The lines to copy from the data below are those that hold the string "name".

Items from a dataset
[Start of section]

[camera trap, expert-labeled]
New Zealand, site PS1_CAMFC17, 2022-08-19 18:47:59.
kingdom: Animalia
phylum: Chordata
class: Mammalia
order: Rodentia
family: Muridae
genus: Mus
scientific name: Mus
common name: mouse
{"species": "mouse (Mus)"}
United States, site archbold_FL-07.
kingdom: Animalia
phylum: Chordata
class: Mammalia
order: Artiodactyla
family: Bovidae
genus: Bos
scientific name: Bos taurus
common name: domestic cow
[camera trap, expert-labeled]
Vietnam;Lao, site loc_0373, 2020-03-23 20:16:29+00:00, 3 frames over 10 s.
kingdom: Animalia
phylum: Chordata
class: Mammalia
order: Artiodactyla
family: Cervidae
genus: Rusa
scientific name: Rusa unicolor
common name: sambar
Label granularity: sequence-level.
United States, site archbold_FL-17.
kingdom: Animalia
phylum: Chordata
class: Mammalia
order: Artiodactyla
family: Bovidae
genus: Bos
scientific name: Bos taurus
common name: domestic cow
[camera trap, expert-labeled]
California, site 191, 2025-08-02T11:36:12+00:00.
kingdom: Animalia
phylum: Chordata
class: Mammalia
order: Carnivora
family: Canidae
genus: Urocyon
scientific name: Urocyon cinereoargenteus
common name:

[End of section]

## TASK ANSWER:
scientific name: Mus
common name: mouse
scientific name: Bos taurus
common name: domestic cow
scientific name: Rusa unicolor
common name: sambar
scientific name: Bos taurus
common name: domestic cow
scientific name: Urocyon cinereoargenteus
common name:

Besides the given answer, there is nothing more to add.